Former NAACP President Ben Jealous is seeking the Democratic nomination for governor of Maryland, the civil rights leader announced in Baltimore on Wednesday.
Jealous, 44, is the second Democrat to jump into the race against incumbent Republican Gov. Larry Hogan, a relative moderate up for re-election in November 2018. Alec Ross, a 45-year-old technology entrepreneur and former adviser in the Barack Obama administration, announced his candidacy in April.
Hogan boasts a high approval rating in the state, but a Washington Post-University of Maryland poll from March showed him leading a hypothetical Democratic challenger by just 4 percentage points among registered voters.
Jealous’ candidacy is liable to nationalize the primary, turning it into yet another proxy war between the party’s progressive and establishment wings. Jealous endorsed Sen. Bernie Sanders (I-Vt.) in the 2016 presidential election and now sits on the board of the campaign legacy organization Our Revolution.
But during his campaign announcement outside Baltimore Blossom Studio, a floral shop his cousin opened after civil unrest in the city in 2015, he trained his fire on Republicans, claiming Hogan has failed to stand up to President Donald Trump.
“Every week our governor becomes a little more like the lion in ‘The Wizard of Oz’: all strength and no political courage,” Jealous said.
“We have for 50 years, as progressives as civil rights activists, bemoaned the transfer of power from the federal government to our states,” he added later. “But in this moment, when extremists are running our federal government, let’s just celebrate what is, make full use of the power we have and move our families forward together no matter what they do in Washington.”
Every week our governor becomes a little more like the lion in ‘The Wizard of Oz’: all strength and no political courage. Ben Jealous
Hogan said ahead of the election that he wouldn’t vote for Trump, claiming he was “not pleased with the candidates in either party.”
Since the inauguration, however, Hogan hasn’t been as antagonistic toward the administration as his Democratic peers in other states.
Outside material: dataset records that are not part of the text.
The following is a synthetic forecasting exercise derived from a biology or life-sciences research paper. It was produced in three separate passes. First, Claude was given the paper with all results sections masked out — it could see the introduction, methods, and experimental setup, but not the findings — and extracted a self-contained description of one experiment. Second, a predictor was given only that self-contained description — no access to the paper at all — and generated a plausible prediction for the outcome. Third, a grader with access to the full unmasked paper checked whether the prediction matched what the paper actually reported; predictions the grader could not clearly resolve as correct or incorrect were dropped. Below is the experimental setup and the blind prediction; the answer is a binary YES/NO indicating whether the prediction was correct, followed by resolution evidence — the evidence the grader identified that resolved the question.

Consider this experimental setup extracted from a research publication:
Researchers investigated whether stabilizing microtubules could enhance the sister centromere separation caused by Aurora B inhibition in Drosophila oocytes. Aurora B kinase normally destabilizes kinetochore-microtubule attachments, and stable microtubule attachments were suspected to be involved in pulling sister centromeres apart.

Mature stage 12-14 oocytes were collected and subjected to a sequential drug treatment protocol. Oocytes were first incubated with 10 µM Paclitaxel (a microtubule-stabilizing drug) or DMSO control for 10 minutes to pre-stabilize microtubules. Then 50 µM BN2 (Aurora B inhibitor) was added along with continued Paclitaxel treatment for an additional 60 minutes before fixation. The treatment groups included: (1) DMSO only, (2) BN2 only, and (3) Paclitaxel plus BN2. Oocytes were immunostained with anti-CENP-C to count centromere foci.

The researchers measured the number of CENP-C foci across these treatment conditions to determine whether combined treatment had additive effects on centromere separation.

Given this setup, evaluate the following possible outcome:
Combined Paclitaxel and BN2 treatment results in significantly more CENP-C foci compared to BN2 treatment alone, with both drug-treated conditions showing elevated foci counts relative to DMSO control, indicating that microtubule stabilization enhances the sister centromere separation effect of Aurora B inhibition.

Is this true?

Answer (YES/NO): NO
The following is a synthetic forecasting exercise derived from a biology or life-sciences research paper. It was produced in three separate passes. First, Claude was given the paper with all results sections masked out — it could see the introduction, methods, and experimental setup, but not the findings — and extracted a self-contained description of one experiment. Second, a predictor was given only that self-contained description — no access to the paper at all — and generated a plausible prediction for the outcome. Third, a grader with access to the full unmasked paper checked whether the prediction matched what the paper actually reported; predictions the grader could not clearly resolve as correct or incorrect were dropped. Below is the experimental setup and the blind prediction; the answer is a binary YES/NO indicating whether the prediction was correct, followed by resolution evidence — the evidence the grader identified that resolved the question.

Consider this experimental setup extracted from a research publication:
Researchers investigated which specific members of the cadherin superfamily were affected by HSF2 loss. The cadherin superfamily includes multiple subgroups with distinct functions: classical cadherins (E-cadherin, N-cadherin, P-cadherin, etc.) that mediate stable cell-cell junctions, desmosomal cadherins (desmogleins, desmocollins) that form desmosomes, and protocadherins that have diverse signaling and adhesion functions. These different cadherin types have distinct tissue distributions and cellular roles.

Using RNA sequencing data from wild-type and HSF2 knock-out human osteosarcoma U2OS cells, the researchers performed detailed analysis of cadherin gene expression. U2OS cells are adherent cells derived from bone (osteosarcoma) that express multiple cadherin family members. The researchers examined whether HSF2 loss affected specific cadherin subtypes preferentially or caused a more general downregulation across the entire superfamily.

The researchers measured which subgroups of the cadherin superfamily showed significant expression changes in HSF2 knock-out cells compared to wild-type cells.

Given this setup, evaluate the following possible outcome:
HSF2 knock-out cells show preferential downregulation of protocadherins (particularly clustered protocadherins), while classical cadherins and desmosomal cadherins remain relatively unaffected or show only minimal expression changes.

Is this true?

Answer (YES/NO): NO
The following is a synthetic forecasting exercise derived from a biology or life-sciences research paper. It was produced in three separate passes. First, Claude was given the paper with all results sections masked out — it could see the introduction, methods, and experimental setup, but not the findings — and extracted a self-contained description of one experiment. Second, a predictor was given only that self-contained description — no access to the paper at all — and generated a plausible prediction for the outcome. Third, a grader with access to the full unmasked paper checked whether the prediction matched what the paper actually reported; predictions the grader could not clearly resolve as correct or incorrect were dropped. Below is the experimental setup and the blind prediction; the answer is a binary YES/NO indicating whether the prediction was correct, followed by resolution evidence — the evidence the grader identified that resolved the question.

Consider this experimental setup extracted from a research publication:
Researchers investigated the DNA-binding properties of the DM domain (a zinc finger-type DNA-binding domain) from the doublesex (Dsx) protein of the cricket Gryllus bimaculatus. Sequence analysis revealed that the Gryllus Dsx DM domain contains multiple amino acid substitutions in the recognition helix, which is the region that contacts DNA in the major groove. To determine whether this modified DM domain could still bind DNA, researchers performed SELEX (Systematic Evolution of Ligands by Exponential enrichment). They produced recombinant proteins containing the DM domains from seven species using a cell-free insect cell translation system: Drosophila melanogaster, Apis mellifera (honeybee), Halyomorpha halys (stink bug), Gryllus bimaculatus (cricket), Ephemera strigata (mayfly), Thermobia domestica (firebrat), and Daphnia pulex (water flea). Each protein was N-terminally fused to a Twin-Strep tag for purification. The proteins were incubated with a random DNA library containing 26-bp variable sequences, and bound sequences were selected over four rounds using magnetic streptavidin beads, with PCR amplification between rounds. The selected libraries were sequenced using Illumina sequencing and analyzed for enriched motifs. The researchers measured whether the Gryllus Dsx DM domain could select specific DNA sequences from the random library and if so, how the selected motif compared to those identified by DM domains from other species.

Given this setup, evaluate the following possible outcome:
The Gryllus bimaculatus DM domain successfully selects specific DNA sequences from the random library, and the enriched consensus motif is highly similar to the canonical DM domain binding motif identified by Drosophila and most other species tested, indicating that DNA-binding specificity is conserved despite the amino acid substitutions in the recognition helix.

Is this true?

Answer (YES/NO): YES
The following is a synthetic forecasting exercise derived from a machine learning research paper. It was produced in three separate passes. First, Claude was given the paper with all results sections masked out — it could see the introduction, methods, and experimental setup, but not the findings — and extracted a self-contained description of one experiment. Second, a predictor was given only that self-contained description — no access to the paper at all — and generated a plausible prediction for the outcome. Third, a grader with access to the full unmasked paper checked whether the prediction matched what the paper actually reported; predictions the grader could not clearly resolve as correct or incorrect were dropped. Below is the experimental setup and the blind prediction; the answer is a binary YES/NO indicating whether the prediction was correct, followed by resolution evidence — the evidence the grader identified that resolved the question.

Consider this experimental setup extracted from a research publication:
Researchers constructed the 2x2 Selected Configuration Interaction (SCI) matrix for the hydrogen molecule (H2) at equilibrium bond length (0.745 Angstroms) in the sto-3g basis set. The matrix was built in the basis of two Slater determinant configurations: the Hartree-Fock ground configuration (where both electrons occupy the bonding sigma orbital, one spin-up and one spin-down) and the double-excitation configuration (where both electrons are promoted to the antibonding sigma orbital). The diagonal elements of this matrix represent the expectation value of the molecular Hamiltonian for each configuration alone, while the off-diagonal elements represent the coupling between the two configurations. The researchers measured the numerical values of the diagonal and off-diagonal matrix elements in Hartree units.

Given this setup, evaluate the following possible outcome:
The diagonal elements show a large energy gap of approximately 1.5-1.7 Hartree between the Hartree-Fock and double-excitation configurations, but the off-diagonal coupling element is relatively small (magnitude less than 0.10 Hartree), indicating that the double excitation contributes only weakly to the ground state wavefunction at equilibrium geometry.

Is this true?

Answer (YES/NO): NO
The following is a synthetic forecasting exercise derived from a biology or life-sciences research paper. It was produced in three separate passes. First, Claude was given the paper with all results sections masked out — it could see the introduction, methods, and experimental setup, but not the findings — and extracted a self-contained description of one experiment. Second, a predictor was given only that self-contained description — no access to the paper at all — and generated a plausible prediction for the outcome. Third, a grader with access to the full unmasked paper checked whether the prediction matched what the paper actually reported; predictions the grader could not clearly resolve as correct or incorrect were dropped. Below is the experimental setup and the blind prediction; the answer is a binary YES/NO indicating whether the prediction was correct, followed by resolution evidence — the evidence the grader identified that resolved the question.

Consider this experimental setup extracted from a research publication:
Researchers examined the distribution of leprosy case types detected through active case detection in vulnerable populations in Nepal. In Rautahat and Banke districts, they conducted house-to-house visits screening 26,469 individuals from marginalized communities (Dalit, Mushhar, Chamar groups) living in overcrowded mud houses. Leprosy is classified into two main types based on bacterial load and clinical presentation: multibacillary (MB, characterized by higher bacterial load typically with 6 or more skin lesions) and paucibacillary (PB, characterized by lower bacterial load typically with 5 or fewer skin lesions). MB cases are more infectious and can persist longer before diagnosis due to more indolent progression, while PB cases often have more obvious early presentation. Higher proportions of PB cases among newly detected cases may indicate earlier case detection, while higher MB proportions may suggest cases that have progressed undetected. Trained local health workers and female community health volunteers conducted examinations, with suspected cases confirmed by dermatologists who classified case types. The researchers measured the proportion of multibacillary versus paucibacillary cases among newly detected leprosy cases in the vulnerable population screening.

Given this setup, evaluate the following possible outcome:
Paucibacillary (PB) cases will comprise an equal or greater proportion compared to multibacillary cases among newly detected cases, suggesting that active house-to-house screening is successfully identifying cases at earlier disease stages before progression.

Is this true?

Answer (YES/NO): YES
He appeared alongside Education Secretary Besty DeVos at a school in Bethesda in March, and ignored a request by the state’s Democratic attorney general to challenge Trump’s travel ban. Maryland’s Democratic legislature subsequently empowered the attorney general to pursue lawsuits without the governor’s approval.
Hogan also announced last week that he plans to veto paid sick leave legislation, a move that rankles liberal activists in the state.
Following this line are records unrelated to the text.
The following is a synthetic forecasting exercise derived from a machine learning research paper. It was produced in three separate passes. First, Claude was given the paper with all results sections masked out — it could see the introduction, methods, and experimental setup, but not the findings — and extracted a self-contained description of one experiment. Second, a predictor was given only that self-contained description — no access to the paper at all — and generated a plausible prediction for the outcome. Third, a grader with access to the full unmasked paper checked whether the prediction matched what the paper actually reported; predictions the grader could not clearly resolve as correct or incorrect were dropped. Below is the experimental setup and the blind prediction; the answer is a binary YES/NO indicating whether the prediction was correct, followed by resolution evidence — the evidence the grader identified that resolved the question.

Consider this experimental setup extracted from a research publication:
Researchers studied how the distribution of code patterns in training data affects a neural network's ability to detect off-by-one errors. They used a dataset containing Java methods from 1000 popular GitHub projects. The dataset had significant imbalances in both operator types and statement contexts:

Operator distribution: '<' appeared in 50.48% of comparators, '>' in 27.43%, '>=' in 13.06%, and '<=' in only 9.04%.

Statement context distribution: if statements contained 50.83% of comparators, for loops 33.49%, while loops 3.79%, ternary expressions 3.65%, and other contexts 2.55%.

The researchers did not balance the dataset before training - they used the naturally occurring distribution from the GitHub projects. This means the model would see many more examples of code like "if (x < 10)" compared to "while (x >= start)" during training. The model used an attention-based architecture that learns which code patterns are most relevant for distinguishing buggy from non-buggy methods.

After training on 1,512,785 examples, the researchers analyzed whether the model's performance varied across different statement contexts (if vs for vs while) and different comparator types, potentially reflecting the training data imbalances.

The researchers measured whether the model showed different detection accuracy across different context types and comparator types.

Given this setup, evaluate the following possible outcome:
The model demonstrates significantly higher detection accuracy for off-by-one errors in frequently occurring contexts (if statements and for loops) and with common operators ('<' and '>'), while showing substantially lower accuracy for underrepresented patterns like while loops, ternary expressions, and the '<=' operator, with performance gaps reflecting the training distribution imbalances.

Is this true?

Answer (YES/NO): NO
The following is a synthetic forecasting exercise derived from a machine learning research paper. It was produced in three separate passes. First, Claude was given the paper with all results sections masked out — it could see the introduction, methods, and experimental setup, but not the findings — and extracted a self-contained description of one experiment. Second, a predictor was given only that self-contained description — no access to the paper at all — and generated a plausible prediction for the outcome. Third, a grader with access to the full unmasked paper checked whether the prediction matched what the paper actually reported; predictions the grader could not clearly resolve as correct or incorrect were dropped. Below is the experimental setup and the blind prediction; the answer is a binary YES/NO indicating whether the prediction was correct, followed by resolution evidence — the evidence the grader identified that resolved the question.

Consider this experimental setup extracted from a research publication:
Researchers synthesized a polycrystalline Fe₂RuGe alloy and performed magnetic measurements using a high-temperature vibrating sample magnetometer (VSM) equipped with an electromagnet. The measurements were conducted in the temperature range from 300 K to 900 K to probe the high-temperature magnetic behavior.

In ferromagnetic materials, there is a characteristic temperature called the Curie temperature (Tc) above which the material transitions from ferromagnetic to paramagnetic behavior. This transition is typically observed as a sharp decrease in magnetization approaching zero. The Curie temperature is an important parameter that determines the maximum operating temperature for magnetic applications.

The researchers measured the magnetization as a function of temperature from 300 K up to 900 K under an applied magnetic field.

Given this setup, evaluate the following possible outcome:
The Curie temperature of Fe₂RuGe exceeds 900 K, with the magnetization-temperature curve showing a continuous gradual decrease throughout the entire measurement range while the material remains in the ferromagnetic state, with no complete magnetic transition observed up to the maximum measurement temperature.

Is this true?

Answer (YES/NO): NO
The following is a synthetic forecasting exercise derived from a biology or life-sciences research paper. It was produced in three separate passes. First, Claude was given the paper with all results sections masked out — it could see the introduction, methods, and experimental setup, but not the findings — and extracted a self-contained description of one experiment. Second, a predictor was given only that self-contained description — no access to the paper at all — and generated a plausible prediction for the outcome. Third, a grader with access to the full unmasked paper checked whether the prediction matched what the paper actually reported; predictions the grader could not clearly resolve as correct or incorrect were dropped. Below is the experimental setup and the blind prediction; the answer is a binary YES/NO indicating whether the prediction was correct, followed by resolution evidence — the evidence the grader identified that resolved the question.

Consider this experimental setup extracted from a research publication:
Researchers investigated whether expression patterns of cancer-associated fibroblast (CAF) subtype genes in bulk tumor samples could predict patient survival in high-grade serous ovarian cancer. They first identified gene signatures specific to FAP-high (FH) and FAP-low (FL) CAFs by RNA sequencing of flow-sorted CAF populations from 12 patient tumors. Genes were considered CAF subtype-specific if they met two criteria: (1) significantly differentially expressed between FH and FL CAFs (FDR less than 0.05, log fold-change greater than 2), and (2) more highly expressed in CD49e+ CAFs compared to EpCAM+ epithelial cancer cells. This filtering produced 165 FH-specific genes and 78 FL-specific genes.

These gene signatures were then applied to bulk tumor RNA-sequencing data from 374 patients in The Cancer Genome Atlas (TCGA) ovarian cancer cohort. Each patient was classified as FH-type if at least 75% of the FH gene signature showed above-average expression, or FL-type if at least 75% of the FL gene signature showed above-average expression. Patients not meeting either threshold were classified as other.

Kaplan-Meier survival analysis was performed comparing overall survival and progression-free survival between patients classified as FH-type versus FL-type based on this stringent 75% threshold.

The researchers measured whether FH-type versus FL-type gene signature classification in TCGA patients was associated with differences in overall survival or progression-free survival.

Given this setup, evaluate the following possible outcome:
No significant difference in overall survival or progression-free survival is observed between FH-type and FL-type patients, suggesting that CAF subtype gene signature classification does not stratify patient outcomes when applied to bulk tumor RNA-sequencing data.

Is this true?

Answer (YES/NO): NO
Jealous is running on a firmly progressive platform of raising the minimum wage to $15 an hour, ensuring quality teachers in every classroom, reducing student debt, protecting the Chesapeake Bay, investing in clean energy, ensuring affordable health care and upgrading public transportation.
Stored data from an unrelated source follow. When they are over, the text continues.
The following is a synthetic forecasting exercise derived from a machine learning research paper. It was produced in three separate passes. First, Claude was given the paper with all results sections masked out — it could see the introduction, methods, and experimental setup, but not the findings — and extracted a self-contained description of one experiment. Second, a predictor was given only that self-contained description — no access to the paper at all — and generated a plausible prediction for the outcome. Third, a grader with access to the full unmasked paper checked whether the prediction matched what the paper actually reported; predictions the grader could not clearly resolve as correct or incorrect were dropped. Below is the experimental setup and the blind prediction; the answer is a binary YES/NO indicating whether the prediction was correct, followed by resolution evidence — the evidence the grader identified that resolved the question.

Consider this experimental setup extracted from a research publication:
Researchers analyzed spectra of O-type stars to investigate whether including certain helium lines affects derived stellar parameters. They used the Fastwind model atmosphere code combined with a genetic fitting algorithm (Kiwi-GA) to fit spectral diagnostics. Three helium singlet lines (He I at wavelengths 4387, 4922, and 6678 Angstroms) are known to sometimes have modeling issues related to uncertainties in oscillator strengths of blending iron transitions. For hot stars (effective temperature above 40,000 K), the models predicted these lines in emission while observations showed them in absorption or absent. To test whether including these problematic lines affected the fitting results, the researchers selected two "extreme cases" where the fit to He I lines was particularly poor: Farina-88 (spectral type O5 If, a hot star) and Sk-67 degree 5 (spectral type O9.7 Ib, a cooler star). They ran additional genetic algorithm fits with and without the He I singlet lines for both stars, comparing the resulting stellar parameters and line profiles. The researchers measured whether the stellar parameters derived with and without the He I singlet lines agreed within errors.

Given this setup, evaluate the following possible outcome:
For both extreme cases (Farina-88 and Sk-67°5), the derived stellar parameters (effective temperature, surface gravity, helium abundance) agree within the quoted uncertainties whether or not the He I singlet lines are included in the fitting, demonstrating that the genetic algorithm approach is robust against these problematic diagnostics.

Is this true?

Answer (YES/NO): YES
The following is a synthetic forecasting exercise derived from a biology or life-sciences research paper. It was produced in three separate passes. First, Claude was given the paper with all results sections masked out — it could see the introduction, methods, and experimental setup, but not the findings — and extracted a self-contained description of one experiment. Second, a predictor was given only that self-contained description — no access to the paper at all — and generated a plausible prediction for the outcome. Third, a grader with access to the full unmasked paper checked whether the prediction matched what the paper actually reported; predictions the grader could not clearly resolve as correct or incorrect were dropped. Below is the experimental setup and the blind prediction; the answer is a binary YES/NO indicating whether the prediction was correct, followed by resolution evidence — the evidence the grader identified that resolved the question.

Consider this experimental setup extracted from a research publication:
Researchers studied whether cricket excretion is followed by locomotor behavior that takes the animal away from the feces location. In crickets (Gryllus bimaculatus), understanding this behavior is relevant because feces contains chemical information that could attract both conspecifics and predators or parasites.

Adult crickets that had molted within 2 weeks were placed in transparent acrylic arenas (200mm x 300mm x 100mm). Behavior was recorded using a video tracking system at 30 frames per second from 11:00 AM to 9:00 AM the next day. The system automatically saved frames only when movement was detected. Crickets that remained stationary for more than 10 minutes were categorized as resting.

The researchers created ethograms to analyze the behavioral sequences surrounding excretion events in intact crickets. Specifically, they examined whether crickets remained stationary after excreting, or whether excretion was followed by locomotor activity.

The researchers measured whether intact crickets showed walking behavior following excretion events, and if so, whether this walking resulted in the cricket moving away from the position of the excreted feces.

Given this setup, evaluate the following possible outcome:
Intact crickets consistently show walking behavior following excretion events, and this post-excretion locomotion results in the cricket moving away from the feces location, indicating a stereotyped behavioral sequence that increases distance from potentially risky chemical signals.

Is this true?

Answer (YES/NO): NO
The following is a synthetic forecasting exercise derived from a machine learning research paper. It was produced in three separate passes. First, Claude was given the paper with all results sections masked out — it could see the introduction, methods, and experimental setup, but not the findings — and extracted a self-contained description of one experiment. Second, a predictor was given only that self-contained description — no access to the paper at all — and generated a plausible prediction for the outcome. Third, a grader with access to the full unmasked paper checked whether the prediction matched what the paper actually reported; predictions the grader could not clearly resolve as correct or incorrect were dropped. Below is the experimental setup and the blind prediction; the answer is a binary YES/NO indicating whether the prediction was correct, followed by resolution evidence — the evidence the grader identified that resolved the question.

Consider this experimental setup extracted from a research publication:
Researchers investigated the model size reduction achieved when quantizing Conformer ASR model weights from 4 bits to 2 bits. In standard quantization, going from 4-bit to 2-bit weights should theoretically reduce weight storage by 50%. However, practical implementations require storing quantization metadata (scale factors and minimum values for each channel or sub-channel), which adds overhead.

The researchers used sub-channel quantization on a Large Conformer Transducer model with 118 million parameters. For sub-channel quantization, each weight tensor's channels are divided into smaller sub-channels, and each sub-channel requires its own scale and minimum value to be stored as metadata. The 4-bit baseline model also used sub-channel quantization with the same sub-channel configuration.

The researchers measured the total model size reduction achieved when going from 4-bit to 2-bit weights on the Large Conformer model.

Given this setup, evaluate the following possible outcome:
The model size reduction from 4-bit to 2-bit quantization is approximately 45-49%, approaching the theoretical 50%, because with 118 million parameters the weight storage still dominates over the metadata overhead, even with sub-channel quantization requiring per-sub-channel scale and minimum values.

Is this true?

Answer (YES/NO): NO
He said he plans to pay for new investments with such tactics as closing corporate tax loopholes and reducing the state’s incarceration levels.
Jealous addressed both police brutality and rising levels of violent crime, two issues that have scarred the city.
“We will cut the murder rate,” he said. “We will lock up the shooters.”
“And we will restore trust by both better training officers, but also, yes, by also holding officers who kill unarmed civilians fully accountable,” he added, eliciting loud applause from those assembled to support him.
Jealous is a partner at Kapor Capital, a venture capital firm in Oakland, California, that focuses on socially progressive investments. In his remarks on Wednesday, Jealous suggested his experience there equipped him to attract investments from tech companies that might want to diversify their workforces, because Maryland boasts a high rate of black scientists and engineers.
In 2008, 35-year-old Jealous became the youngest person to ever lead the NAACP. Over the course of his five-year tenure at the organization, Jealous presided over significant membership and revenue growth, registered hundreds of thousands of voters, and participated in successful fights to ban the death penalty in Connecticut and Maryland.
Jealous was born and raised in California, but his mother hails from Baltimore and he frequently visited his grandparents there. His parents met in the city, but they couldn’t get married there because his father is white and Maryland prohibited interracial marriage until 1967.
Jealous is likely to become the progressive favorite in the race, thanks in no small part to his work on behalf of the Sanders campaign and Minnesota Rep. Keith Ellison’s bid for chairmanship of the Democratic National Committee.
The national office of Our Revolution, which live-tweeted Jealous’ announcement, has said it will base its endorsement in the race on who its Maryland chapter supports.
”I am glad to see a life-time organizer with a track record of advancing civil rights and equality for the people who need it most in this country pose a REAL challenge to the status quo,” Winnie Wong, co-founder of the People for Bernie, said in an email. Wong is also a chief organizer of the People’s Summit, a national gathering of progressive activists in Chicago later this month at which Jealous is scheduled to speak.
Rep. John Delaney (D-Md.), former Attorney General Douglas Gansler, Prince George’s County Executive Rushern Baker, Baltimore County executive Kevin Kamenetz, Baltimore attorney James Shea and state Sen. Richard Madaleno are all reportedly considering running for Maryland’s Democratic gubernatorial nomination.